Looking at student work
I’d like to share three pieces of student work, each of which shows unique applications of deeper learning.
The first is a Grade 2 ‘landforms’ project. The task was to build and paint an island with landforms. The example shows a few examples of deeper geographical understanding, especially that the river is carved into the land, rather than simply painted on, and that it flows from the hills to the ocean.
However, it would have been better to provide greater opportunities to practice with the clay and paint in a creative way. The student’s reflection, ‘I could to better’, is very revealing of the fact that this little project utilized too many different, new skills.
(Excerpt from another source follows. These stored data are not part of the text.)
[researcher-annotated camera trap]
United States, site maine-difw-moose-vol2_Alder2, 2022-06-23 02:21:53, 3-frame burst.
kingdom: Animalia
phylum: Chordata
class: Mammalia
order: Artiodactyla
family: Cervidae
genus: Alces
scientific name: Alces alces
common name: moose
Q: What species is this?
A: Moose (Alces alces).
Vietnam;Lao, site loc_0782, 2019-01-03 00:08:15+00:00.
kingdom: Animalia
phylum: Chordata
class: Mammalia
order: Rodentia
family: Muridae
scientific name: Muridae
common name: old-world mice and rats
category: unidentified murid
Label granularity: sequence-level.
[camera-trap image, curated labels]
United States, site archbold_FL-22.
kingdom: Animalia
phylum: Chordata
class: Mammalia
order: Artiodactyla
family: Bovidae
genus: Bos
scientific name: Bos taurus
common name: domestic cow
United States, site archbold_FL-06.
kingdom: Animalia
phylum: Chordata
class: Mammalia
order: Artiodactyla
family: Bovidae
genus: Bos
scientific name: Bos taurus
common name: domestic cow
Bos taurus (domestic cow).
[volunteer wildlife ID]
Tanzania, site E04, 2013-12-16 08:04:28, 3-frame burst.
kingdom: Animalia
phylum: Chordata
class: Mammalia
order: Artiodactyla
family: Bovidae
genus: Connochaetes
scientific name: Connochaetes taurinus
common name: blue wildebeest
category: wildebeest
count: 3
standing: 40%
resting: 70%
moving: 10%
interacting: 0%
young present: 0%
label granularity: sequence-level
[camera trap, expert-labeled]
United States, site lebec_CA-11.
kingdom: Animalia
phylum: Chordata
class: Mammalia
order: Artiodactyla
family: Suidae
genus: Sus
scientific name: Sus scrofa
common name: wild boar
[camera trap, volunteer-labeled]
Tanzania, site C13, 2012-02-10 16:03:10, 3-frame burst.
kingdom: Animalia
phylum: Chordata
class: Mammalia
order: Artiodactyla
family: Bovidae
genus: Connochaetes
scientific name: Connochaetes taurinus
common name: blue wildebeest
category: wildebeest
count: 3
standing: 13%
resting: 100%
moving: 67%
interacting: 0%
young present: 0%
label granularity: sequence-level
I should have planned a stand-alone art unit using these tools before applying them in this Geography activity.
It’s a great example of how thoughtful planning should authentically scaffold deeper learning, so that when the real tasks of the inquiry present themselves, students have access to a broad range of skills and knowledge.
Additionally, it was connected to a service-learning project focused on access to clean, fresh water, so the students had opportunities to transfer this learning to authentic situations outside of the school.
Fruit and Seeds
Next, also in Grade 2, in an activity to investigate, observe, and compare the seeds of various fruit, a parent volunteer and I sliced twelve different fruits and arranged centers with each around the room. Students used a graphic organizer to explore, draw, compare and discuss.
Is it deeper learning? I can say for certain that the students enjoyed the activity. This example is from a student who generally struggled to complete work, yet he managed to excel in this case. Referring to the Hewlett Foundation’s definition of Deeper Learning
, I believe that this is
an artifact of deeper learning for a seven-year-old, primarily due to the social, investigative, and integrated arts nature of the activity.
Perhaps it would have been deeper if there were a connection to a significant global issue, had been extended through an exploratory field trip, or led to an urban garden project.
This final example comes from Grade 6 and our current unit of inquiry into the evolution of scientific understanding and its effects on people’s lives.
After a modeled inquiry into 3D Printing
, students were tasked with researching an emerging technology and publish a blog post about it.
This student’s post shows application of a range of research, thinking, and communication skills. In particular, the student demonstrates growing awareness for digital publishing techniques by way of the embedded videos and text organization.
Finally, it is public and invites the reader to participate in the inquiry, which I think is a hallmark feature of deeper learning.
Looking at student work, I think it’s important to notice that elements of deeper learning occur in almost every experience. The responsibility lies with, in the case of school, the teacher whose task is to design a learning environment that supports the various elements of deeper learning with balance and flexibility to be relevant to each individual learner.